Bunu yaparken öncelikle beden dilimizi tanımalıyız, kontrol etmeliyiz ve başkalarının beden diline duyarlı olmalıyız. İkinci olarak empati becerimizi geliştirmeliyiz. Kendi ihtiyaçlarımızdan yola çıkarak empatinin ilişkilerimizi besleyen önemli bir yol olduğunu görebiliriz. Yine hoşgörü, değişen koşullar ve farklı bakış açılarına uyum göstermek hayatımızı kolaylaştıracaktır. Başkalarından geri bildirim isteyin, gelen geribildirimi değerlendirin ve kendinize ders çıkarın. Düşüncelerinizi daha açık yansıtın ve kendinize karşı daha dürüst olun. Ayrıca ilişkilerimizde ortaya koyduğumuz tavırlarda bireysel amaçlarımızla toplumsal amaçlar arasındaki uyuma özen gösterelim.

Yani aslında kişinin topluma kazandırdıklarıyla, toplumda edineceği yeri kendi belirlediğini düşünüyorum.

Ayrıca günümüzde her ne kadar yüz yüze iletişim azalsa ve pek çok konuda bireysel çözümler sunulsa da ekip çalışmasının verimliliğine ihtiyaç duyulmaktadır.

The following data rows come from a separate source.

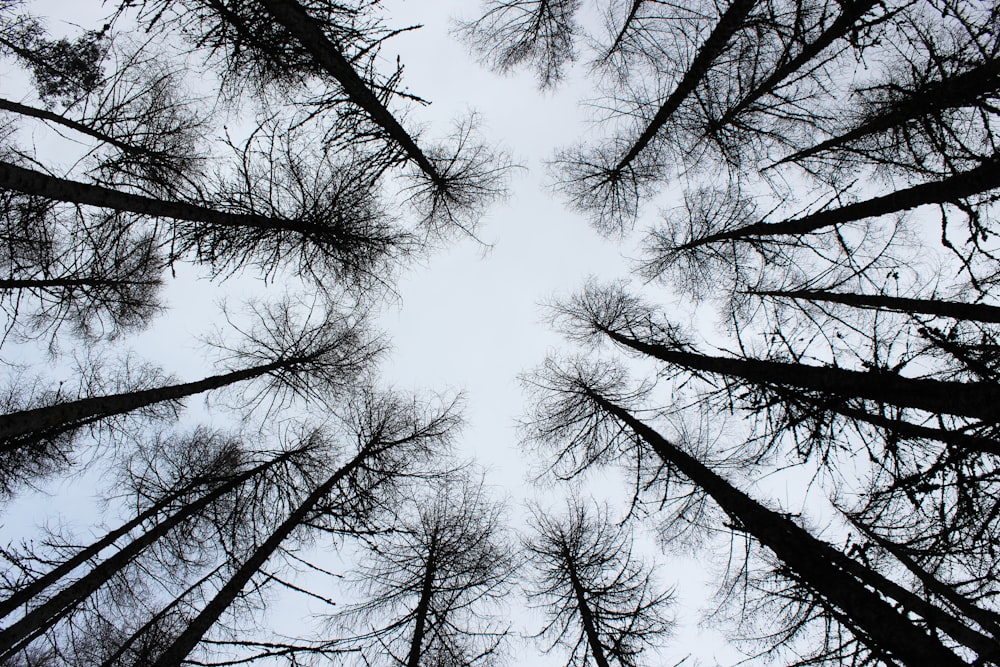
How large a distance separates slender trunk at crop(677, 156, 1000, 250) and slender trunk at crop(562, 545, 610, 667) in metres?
6.87

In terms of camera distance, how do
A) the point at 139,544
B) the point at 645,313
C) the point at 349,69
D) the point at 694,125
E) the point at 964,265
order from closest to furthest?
the point at 964,265 → the point at 349,69 → the point at 139,544 → the point at 694,125 → the point at 645,313

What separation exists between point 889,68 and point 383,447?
1161cm

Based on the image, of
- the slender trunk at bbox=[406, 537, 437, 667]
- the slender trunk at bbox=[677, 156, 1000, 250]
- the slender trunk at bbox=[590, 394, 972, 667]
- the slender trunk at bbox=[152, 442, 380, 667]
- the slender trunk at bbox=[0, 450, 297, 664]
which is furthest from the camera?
the slender trunk at bbox=[406, 537, 437, 667]

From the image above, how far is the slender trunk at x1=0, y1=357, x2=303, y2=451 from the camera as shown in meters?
4.21

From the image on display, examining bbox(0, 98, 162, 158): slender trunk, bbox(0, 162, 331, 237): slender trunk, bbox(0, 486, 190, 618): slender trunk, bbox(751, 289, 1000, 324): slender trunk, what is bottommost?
bbox(0, 486, 190, 618): slender trunk

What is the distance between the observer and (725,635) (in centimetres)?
773

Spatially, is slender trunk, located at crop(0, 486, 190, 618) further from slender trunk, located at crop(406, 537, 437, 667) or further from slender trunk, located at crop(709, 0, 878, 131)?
slender trunk, located at crop(709, 0, 878, 131)

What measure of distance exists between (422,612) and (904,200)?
8.40 metres

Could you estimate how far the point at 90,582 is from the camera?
560 cm

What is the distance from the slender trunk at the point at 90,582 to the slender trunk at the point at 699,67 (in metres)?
9.19

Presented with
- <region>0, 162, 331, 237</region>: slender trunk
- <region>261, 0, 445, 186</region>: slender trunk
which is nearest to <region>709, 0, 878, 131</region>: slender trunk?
<region>261, 0, 445, 186</region>: slender trunk

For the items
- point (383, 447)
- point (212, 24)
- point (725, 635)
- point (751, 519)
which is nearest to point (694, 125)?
point (751, 519)

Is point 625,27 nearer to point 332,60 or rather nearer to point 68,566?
point 332,60

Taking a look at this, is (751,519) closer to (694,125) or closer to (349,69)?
(349,69)
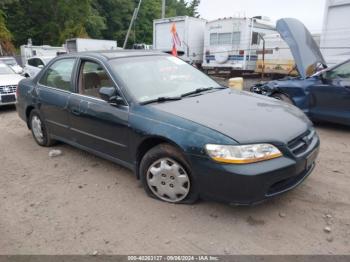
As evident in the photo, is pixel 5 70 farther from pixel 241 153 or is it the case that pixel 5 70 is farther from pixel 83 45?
pixel 83 45

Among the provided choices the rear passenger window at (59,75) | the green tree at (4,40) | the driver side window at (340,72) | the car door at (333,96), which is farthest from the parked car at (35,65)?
the green tree at (4,40)

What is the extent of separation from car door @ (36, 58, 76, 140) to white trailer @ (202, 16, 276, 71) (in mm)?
11120

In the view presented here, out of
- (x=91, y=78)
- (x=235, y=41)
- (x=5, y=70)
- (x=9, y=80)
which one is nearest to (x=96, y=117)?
(x=91, y=78)

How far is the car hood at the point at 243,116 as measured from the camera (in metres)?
2.99

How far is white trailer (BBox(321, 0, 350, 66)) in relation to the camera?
30.9 ft

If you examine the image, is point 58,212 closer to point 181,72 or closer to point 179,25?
point 181,72

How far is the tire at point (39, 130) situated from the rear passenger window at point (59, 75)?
605mm

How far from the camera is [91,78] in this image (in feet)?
14.1

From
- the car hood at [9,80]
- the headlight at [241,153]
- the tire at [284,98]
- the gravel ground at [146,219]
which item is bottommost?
the gravel ground at [146,219]

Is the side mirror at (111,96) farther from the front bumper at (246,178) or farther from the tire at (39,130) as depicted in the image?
the tire at (39,130)

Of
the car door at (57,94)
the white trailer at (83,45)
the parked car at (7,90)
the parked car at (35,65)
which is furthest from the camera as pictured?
the white trailer at (83,45)

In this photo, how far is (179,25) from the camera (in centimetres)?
1683

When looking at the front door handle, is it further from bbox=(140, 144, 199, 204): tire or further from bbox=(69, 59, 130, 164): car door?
bbox=(140, 144, 199, 204): tire

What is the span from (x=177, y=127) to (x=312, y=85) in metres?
4.24
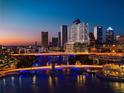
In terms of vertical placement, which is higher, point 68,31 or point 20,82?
point 68,31

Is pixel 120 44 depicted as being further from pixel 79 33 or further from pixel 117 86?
pixel 117 86

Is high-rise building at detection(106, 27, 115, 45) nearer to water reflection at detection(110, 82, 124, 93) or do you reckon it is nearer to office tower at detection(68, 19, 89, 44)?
office tower at detection(68, 19, 89, 44)

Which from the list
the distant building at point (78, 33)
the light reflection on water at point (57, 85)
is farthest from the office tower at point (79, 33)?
the light reflection on water at point (57, 85)

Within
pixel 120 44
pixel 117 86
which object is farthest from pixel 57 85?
pixel 120 44

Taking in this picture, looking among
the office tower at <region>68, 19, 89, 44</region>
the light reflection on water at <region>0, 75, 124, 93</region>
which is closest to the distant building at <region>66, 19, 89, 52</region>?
the office tower at <region>68, 19, 89, 44</region>

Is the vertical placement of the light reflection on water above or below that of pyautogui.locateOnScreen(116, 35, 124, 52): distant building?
below

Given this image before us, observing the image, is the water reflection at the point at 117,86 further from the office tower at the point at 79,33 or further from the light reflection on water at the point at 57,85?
the office tower at the point at 79,33

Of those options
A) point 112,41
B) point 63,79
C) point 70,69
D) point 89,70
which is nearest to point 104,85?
point 63,79

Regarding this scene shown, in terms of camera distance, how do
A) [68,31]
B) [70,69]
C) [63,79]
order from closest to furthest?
[63,79] → [70,69] → [68,31]

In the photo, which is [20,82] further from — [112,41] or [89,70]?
[112,41]
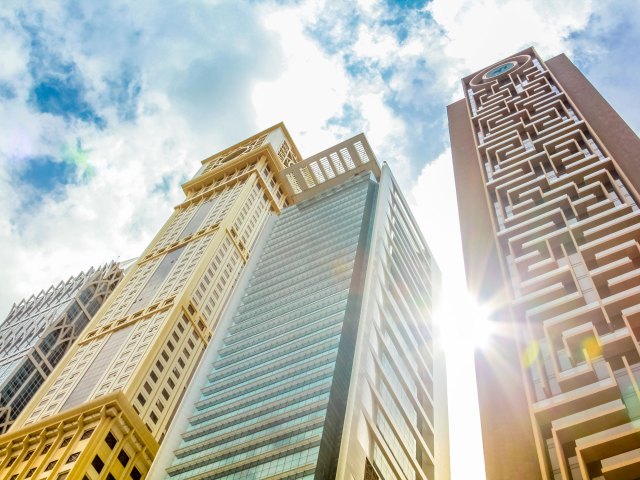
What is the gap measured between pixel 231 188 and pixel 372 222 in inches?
2520

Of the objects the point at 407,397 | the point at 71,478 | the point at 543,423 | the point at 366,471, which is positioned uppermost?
the point at 543,423

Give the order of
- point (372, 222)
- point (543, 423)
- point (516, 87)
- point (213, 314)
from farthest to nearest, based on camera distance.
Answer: point (213, 314) < point (372, 222) < point (516, 87) < point (543, 423)

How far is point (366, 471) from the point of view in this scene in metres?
54.9

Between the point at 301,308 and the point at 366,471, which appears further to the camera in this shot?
the point at 301,308

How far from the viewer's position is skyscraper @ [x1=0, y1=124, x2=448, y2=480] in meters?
63.3

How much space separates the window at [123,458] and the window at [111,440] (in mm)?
1308

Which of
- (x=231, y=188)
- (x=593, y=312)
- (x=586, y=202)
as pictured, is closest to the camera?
(x=593, y=312)

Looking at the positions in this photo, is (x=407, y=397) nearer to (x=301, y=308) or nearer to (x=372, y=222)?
(x=301, y=308)

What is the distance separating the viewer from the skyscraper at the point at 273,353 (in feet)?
208

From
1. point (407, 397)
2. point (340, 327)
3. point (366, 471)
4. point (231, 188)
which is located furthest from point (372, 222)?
point (231, 188)

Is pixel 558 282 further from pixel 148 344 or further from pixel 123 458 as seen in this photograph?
pixel 148 344

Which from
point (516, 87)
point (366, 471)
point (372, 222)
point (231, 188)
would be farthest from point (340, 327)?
point (231, 188)

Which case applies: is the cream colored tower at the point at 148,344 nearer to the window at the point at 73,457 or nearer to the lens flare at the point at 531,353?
the window at the point at 73,457

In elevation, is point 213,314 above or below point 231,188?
below
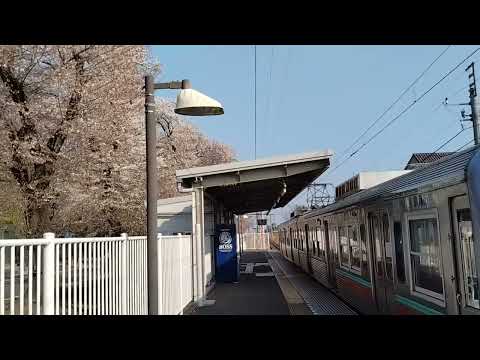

Birlikte çalışmayı birlikte yaşamayı besleyen sinerjik olabilme niteliği ile buna hız kazandırabiliriz. Buradaki uzlaşmaya dayalı sinerjik ilişki kuşkusuz yaşamımıza anlam katacaktır.

Konusunda bilgili olmak pek tabii ki kişiye belirli bir avantaj sağlar; ancak sadece buna sahip olmak başarılı olmak için yeterli değildir. Bence kişisel farkındalık, yıkıcı duyguları denetleme ve empati gibi duygusal zeka nitelikleri işyerlerinde zorunlu olmalıdır. İstihdam ve terfilerde, özellikle de liderlikte şart koşulmalıdır. Duygusal zeka IQ kadar yaygınlaşıp insani niteliklerin bir ölçütü olarak topluma kök salacak olursa, ailelerimizin, okulların, işyerlerinin ve toplulukların da çok daha insancıl ve bireyi geliştiren ortamlar haline geleceğine inanıyorum.

İnsan, yüreğiyle aklının kesiştiği yerde varlık gösterir.